22. Her ne kadar Toplantı Düzenleme Kurulu üyelerinin toplantı ve gösteri sırasındayerine getirmesi gereken görev ve sorumluluklar varsa da suça konu afişlerin asılmasında herhangi bir iştiraki ortaya konulmayan başvurucunun, sadece Düzenleme Kurulu üyesi olarak sorumluluğunu yerine getirmemesi nedeniyle terör örgütü propagandası suçundan bir kusur atfedilebileceğini öngörmesi beklenemez. Bir başka anlatımla müdahaleye dayanak normun ifadesinden, Düzenleme Kurulu üyelerinin afiş ve posterleri kaldırmama şeklinde eyleminin terör örgütü propagandasını yapma suçu kapsamında değerlendirilmesinin öngörülebilir bir yargısal yorum olarak kabul edilmesi mümkün görülmemiştir. Bu tespitlerle uyumlu olarak toplantının düzenleyicisi olan başvurucunun, üçüncü kişilerin eylemlerine müdahale etmemesi nedeniyle terör örgütü propagandası yapma suçundan cezalandırılabileceğini makul olarak öngörebilecek durumda olmadığı anlaşılmaktadır.
23. Sonuç olarak Anayasa'nın 13. maddesinde öngörülen kanunilik ölçütüne ilişkin yukarıdaki ilkeler dikkate alındığında kanunda öngörülen normun kapsamına girmediği anlaşılan bir fiilin işlenmesini normun ihlali olarak gören bir yargısal yorumun öngörülebilirlik şartını sağladığı söylenemez (benzer yöndeki değerlendirmeler için bkz. Sercan Avşar, B. No: 2016/63088, 9/6/2021, § 52). Dolayısıyla başvuru konusu müdahalenin Anayasa'nın 13. maddesinde öngörülen kanunilik şartını karşılamadığı sonucuna varılması gerekir.

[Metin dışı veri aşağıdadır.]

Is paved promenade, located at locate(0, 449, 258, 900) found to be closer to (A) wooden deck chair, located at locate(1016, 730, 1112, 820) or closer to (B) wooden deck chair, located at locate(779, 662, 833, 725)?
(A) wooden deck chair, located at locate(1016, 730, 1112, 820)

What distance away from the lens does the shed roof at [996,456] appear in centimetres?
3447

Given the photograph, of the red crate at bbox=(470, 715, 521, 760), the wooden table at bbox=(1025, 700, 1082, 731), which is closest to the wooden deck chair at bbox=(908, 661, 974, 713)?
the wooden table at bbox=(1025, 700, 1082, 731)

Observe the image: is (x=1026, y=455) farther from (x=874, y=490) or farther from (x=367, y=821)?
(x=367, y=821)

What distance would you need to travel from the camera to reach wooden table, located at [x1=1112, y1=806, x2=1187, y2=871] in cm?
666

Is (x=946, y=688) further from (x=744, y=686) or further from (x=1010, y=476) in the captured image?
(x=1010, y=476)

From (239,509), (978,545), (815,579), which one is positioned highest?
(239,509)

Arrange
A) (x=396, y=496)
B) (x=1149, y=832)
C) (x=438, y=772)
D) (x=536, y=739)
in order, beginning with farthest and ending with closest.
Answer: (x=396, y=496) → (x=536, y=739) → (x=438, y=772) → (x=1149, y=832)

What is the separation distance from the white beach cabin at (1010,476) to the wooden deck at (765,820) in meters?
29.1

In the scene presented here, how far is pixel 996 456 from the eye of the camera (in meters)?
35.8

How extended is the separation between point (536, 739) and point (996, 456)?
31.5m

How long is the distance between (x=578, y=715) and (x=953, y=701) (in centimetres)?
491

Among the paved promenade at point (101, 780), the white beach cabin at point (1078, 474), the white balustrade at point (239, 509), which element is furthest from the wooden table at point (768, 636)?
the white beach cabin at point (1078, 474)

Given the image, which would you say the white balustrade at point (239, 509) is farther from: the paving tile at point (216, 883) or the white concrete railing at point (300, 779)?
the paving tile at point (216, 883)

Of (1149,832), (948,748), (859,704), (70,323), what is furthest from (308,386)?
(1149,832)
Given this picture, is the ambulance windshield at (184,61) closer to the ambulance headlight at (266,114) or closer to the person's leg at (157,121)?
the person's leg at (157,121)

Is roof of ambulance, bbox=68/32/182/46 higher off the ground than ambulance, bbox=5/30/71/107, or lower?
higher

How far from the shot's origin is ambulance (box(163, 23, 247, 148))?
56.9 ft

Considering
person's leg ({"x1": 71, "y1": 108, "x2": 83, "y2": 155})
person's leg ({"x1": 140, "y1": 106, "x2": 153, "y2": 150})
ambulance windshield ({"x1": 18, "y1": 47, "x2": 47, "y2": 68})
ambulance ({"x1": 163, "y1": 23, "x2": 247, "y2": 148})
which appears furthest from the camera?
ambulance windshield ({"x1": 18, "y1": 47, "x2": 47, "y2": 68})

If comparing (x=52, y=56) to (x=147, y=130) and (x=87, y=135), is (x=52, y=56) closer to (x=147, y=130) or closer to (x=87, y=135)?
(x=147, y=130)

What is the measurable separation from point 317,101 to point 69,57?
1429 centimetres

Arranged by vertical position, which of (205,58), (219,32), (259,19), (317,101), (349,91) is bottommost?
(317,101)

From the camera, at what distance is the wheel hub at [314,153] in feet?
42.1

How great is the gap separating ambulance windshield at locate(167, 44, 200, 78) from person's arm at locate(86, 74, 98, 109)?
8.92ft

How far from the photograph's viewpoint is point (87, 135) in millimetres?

24. İncelenen Yargıtay Kararları kanunun lafzi yorumu dikkate alındığında suçun oluşabilmesi için aktif bir davranışın varlığı gerekmektedir.Propaganda suçunun ihmali bir davranış ile işlenebildiği kabul edilirse sadece propaganda suçu açısından değil toplantı sırasında işlenen diğer suçlar açısından da geniş bir sorumluluk alanı yaratacağı toplantıyı tertip eden heyetlere aşırı ve öngörülemez bir sorumluluk yükleyeceği belirtilmelidir. Yasanın bu şekildeki yorumu yukarıda da belirtildiği gibi Anayasa’nın 13. Maddesinde öngörülen ve Anayasa Mahkemesinin birçok kararında ölçülerini ve esaslarını koyduğu kanunilik güvencesini karşılamayacağı açıktır.
25. Açıklanan gerekçelerle Anayasa'nın 34. maddesinde güvence altına alınan toplantı ve gösteri yürüyüşü düzenleme hakkının ihlal edildiğine karar verilmesi gerekir.